Level 1: Log to File¶
import json
from pathlib import Path
from datetime import datetime
LOG_FILE = Path("agent_audit.jsonl")
def log_action(action: dict):
entry = {
"timestamp": datetime.utcnow().isoformat(),
**action
}
with LOG_FILE.open("a") as f:
f.write(json.dumps(entry) + "\n")
Level 2: Review Script¶
# What did the agent do today?
cat agent_audit.jsonl | jq 'select(.tool == "write_file")' | head -20
# Any network calls?
cat agent_audit.jsonl | jq 'select(.tool | test("curl|wget|fetch|request"))'
# Any file access outside the project?
cat agent_audit.jsonl | jq 'select(.params.path | test("^/") and (test("^/workspace") | not))'
Level 3: Alerts¶
Set up simple alerts for high-risk patterns:
HIGH_RISK_TOOLS = {"bash", "execute_code", "send_email", "git_push"}
SENSITIVE_PATHS = {".ssh", ".aws", ".env", ".git/config"}
def check_action(action: dict) -> bool:
"""Return True if action should trigger an alert."""
if action.get("tool") in HIGH_RISK_TOOLS:
return True
path = action.get("params", {}).get("path", "")
if any(s in path for s in SENSITIVE_PATHS):
return True
return False
Git Is Not an Audit Trail¶
Git captures code changes — the output of the agent's work.
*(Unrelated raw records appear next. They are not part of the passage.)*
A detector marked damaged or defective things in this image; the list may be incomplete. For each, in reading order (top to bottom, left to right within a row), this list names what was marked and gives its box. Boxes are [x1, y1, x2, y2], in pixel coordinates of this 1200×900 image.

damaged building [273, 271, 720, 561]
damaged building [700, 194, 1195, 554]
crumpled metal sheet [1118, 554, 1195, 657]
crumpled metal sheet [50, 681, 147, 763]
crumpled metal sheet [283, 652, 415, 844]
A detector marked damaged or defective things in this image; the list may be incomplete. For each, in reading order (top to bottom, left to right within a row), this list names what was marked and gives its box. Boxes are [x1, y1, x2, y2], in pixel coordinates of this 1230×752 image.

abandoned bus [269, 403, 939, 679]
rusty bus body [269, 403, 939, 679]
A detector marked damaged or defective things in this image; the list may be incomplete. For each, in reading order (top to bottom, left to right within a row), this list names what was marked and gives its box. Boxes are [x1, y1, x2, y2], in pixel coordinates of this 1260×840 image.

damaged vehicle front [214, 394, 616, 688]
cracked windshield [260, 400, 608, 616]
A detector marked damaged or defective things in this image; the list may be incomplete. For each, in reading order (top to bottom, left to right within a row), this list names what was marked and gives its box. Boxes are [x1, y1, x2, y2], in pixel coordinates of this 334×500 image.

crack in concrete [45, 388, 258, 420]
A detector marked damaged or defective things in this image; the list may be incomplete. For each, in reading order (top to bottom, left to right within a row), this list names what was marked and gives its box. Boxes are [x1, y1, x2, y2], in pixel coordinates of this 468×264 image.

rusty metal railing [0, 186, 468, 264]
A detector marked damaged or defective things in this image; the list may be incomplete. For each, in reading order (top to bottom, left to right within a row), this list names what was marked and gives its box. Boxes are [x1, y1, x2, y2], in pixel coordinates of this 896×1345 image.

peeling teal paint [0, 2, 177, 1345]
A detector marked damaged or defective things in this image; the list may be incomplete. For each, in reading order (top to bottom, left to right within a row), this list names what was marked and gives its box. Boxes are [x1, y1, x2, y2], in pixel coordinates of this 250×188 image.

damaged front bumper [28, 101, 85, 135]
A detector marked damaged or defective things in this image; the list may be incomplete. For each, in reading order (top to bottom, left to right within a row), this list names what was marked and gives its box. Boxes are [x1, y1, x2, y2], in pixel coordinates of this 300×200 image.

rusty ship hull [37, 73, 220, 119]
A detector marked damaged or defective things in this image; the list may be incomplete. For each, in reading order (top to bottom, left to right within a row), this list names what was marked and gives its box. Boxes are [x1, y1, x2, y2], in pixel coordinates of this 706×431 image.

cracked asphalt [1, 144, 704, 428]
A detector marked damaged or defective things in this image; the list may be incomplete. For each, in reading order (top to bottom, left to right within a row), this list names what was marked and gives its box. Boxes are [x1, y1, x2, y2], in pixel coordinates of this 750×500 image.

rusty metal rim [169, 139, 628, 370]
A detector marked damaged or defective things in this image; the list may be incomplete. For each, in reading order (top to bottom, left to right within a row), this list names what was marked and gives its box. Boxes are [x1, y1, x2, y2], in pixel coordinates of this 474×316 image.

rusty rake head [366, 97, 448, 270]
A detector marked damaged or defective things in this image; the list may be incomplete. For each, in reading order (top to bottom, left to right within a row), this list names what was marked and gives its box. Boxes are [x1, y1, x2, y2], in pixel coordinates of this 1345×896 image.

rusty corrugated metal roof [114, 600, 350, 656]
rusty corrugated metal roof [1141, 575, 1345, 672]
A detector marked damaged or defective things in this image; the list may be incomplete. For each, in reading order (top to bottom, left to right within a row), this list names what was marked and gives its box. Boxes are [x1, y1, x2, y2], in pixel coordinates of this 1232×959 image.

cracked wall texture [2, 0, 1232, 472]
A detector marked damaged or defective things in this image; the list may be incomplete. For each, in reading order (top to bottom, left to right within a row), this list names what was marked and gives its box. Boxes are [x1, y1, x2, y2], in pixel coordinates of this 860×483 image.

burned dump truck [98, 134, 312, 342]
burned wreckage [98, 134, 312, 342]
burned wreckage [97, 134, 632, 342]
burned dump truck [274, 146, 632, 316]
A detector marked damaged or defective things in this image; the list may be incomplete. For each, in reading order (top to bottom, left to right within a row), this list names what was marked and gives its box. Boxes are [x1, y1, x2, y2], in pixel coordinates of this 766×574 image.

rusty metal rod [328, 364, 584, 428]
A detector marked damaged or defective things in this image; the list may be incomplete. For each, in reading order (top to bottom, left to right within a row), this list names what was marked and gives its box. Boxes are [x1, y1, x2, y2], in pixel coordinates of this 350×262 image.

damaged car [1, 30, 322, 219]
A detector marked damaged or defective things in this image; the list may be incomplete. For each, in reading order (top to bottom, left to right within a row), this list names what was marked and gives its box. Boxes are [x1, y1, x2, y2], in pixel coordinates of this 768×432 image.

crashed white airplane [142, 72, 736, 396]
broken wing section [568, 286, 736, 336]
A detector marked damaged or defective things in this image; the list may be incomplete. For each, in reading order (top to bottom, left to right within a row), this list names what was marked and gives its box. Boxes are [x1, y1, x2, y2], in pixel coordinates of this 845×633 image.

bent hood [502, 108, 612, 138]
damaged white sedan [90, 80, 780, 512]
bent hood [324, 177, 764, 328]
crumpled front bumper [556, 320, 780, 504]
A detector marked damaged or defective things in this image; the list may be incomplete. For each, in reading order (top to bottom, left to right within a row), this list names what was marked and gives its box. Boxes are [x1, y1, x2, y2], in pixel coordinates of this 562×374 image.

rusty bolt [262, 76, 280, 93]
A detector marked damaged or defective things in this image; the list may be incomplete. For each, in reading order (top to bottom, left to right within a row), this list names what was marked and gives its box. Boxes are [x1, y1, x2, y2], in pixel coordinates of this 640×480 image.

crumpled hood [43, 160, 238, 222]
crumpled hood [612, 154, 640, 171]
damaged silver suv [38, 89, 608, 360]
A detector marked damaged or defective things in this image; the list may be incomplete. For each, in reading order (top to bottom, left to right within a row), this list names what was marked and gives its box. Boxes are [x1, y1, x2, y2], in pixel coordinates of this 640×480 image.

It does not capture what the agent actually did:
- ❌ Files the agent read (including your secrets)
- ❌ Commands the agent executed (
curl,env,cat ~/.ssh/id_rsa) - ❌ Network requests the agent made
- ❌ Files the agent wrote and then deleted
An agent could exfiltrate your .env via a curl command and leave zero trace in the git diff. You need tool call logging, not just version control.
Git Review Is Still Important¶
Reviewing the diff before committing is a necessary check, but it's a check on the code, not on the agent's behavior:
# Review code changes before committing
git diff
# Stage selectively — don't blindly add everything
git add -p
Scaling Up¶
For enterprise-scale observability, audit, and compliance requirements, see Enterprise Zero Trust.
The cheapest incident response is the one where you know exactly what happened. Log everything, review regularly, alert on anomalies.